(Extract to read begins)
#### Learner1

##### New Member
I am designing a study in which a new drug x is given to patients on drug y and then drug y is withdrawn.
If the required success rate is 80%:
How should I calculate a sample size with a power of 90%?

##### New Member
Well, Let me make this attempt:
Formula (1):
n= t² x p(1-p)

Description:
n = required sample size
t = confidence level at 95% (standard value of 1.96)
p = estimated prevalence of malnutrition in the project area
m = margin of error at 5% (standard value of 0.05)
Example
In the Al Haouz project in Morocco, it has been estimated that roughly 30% (0.3) of the children in the project area suffer from chronic malnutrition. This figure has been taken from national statistics on malnutrition in rural areas. Use of the standard values listed above provides the following calculation.

Calculation:
n= 1.96² x .3(1-.3)
(Extract to read ends)
(Listed entries begins)
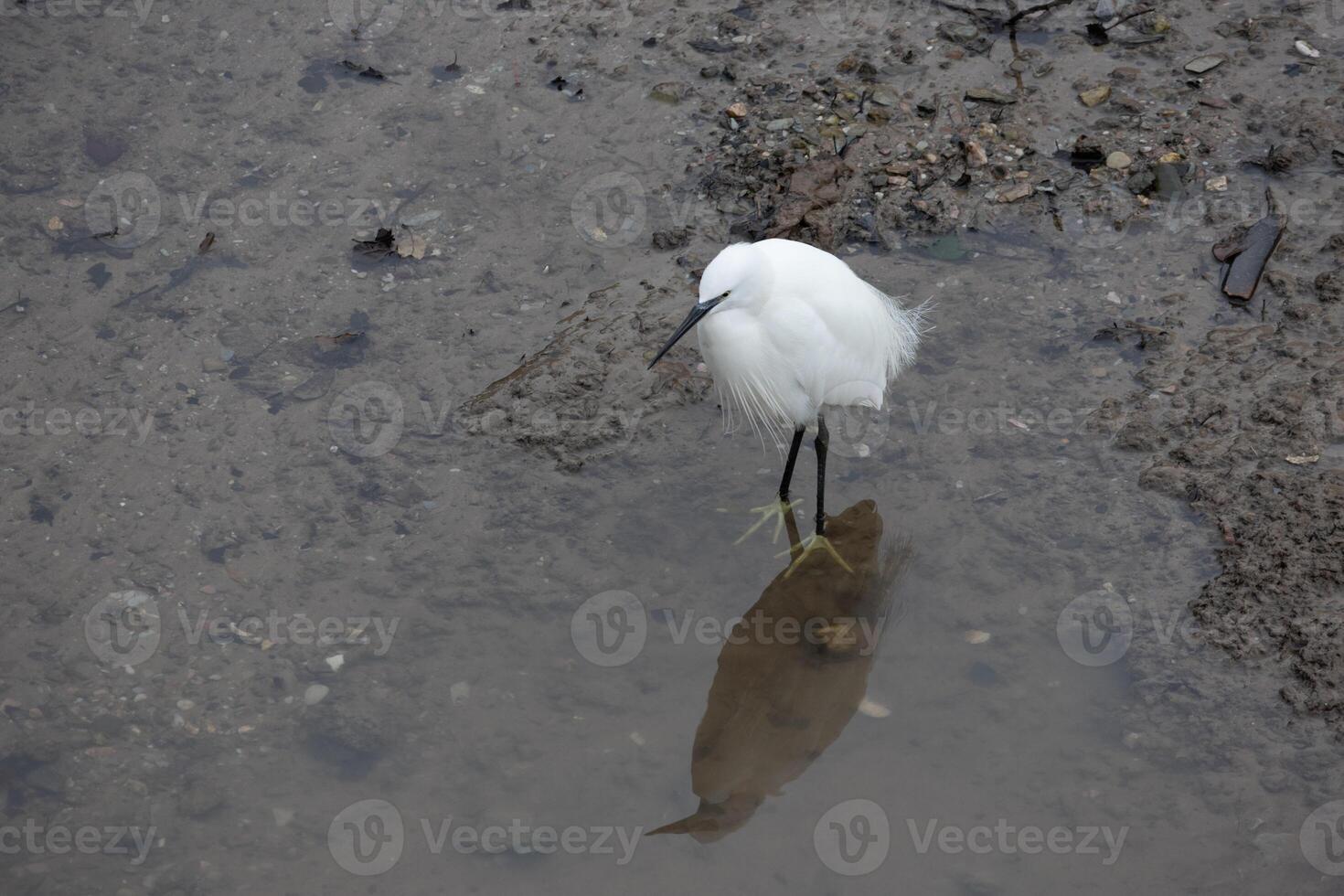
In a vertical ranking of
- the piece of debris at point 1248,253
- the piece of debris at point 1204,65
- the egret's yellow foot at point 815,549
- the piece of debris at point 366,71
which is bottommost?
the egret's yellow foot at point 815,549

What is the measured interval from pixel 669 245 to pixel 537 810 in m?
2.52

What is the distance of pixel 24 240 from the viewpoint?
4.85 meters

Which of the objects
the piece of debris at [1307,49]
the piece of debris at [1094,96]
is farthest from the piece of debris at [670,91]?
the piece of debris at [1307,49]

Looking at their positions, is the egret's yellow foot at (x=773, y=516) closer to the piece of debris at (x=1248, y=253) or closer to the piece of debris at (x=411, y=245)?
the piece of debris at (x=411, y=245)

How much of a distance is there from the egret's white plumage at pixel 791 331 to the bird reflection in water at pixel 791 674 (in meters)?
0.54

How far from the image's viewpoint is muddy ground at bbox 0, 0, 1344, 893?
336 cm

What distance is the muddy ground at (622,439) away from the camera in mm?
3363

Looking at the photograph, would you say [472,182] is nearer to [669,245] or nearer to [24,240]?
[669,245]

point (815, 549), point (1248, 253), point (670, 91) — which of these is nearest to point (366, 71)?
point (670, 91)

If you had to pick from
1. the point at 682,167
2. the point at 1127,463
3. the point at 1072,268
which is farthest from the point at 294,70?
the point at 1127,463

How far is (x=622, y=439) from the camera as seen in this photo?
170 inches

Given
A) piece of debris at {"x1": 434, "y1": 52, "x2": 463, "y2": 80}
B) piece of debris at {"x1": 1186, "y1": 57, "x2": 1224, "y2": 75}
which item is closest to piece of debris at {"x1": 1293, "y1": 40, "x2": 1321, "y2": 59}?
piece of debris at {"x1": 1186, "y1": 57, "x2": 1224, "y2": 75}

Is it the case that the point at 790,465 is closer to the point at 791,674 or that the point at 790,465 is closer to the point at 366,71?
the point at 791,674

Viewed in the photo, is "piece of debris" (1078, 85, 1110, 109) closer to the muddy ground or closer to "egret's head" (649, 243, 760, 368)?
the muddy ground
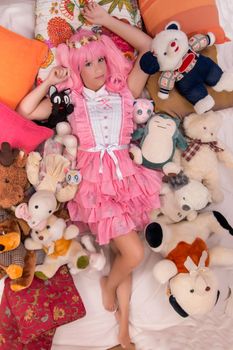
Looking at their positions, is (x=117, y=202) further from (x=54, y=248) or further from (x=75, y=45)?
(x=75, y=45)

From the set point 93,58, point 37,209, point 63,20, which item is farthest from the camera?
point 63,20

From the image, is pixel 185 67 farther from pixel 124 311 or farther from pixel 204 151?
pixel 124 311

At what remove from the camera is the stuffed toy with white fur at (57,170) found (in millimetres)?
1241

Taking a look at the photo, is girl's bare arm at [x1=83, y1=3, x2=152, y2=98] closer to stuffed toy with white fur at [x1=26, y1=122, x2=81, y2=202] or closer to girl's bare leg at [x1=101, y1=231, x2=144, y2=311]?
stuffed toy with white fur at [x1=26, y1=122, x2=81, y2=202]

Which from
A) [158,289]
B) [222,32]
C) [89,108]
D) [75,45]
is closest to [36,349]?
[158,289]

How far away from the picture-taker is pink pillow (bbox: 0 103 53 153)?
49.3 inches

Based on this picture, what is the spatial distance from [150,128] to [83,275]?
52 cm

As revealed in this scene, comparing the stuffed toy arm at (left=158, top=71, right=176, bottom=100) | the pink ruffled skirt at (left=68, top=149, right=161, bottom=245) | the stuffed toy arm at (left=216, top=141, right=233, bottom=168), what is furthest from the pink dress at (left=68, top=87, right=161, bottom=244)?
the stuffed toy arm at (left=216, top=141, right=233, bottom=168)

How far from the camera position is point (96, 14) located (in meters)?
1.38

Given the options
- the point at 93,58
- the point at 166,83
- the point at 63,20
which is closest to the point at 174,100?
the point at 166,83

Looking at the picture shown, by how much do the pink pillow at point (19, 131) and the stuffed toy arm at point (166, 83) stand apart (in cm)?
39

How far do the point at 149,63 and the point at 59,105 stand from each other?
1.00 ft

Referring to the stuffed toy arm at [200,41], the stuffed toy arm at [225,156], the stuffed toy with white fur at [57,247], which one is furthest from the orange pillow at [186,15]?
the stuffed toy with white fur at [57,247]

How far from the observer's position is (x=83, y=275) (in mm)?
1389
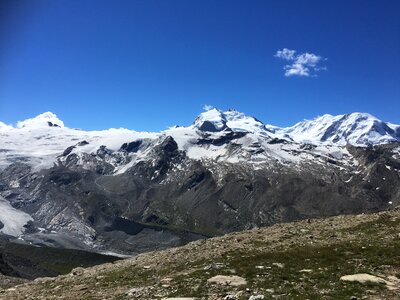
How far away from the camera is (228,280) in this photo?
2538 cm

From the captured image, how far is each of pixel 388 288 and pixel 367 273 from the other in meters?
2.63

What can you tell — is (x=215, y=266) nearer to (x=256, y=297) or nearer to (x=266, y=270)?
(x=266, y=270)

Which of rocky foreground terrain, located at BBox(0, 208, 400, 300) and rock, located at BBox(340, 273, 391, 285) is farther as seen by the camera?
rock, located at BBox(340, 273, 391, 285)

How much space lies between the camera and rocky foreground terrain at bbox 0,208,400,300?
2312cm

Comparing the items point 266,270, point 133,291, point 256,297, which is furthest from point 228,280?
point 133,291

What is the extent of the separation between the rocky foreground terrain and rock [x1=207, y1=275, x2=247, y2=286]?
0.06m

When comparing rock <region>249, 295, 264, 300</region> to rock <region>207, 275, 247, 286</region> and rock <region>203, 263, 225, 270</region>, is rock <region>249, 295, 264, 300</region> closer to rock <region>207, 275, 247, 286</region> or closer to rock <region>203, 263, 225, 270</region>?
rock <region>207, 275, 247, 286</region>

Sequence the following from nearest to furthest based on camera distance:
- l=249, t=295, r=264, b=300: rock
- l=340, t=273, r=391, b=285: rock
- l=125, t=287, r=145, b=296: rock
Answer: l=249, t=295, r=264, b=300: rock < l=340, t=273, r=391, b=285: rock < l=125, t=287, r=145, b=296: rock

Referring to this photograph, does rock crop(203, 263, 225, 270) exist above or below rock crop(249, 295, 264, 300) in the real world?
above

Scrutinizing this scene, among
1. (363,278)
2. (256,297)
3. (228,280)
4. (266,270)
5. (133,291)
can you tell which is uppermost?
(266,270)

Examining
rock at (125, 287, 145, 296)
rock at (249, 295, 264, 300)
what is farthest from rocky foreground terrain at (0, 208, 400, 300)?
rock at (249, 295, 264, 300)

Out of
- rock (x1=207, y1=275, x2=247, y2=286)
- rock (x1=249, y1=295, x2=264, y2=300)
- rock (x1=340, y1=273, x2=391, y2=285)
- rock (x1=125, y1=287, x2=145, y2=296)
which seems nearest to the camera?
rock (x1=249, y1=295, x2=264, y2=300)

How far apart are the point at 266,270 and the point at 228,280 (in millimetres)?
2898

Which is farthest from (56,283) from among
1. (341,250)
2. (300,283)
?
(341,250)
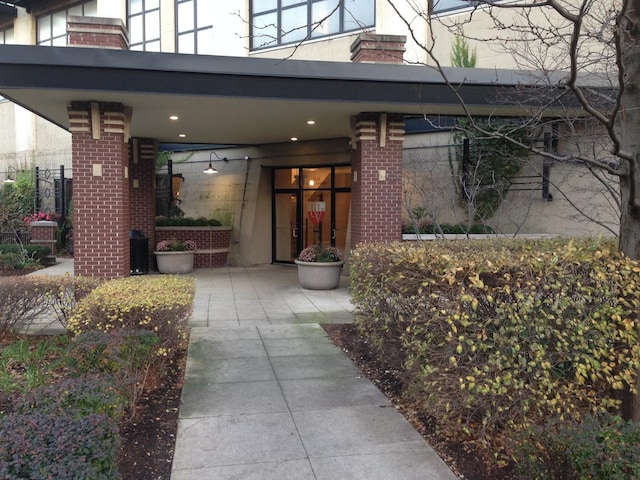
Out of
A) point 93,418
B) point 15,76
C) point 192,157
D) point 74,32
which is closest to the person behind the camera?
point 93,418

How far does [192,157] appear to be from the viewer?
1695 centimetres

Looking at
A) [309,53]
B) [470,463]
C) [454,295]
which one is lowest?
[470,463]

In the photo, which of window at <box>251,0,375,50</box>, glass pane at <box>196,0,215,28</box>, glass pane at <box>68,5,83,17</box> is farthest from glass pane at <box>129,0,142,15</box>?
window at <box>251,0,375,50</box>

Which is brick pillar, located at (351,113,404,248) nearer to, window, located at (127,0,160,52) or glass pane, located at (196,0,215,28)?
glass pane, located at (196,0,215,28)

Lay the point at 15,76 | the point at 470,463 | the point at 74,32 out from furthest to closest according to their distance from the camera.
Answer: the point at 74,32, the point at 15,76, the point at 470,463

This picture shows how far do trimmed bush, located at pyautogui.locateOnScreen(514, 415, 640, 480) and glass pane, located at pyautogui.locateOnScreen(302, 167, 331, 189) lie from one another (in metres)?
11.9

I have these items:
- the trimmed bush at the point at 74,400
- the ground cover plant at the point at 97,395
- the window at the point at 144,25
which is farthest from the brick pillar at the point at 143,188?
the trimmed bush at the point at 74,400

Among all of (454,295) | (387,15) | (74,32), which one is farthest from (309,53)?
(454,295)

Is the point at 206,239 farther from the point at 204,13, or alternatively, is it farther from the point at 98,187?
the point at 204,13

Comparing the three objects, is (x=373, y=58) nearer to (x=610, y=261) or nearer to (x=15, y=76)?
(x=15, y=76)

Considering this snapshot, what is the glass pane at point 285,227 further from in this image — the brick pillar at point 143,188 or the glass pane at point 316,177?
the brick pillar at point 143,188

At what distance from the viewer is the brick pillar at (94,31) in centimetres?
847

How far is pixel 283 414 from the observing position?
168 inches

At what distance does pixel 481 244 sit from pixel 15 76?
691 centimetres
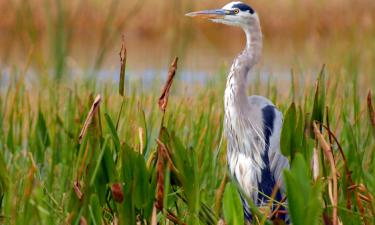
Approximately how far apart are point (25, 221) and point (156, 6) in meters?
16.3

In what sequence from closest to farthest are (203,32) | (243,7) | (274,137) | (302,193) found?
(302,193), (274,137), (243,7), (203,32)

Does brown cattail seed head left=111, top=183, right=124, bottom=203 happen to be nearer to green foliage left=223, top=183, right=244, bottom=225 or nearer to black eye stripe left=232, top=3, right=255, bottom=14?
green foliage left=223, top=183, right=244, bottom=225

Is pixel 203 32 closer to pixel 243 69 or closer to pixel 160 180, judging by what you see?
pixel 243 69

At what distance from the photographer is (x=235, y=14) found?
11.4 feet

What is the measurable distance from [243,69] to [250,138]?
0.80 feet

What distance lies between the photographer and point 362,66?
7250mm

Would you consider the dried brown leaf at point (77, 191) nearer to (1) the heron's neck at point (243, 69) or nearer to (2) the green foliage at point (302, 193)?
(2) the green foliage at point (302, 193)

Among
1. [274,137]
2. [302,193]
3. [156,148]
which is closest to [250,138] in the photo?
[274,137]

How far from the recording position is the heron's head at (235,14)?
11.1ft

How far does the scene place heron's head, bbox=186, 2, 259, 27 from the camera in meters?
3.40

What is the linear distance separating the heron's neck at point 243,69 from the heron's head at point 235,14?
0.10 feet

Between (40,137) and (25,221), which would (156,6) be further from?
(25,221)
(Listed entries ends)
> _What to work on_:
[a] Summarize the forum thread in two sentences.
[b] Answer these questions from the forum thread:
(i) What required success rate does the study design call for?
(ii) What standard value does the reply give for t at a 95% confidence level?
(iii) Where was the 30% malnutrition figure taken from?
Answer from the forum thread alone, not from the lines.

> _Exercise results_:
[a] A new member designing a study in which drug x is given to patients on drug y, after which drug y is withdrawn, asks how to calculate a sample size with 90% power when the required success rate is 80%. A reply offers a sample-size formula that uses a 95% confidence level (1.96), an estimated prevalence and a 5% margin of error (0.05), with an example from the Al Haouz project in Morocco, where roughly 30% of children in the project area are estimated to suffer from chronic malnutrition.

[b]
(i) 80%
(ii) 1.96
(iii) National statistics on malnutrition in rural areas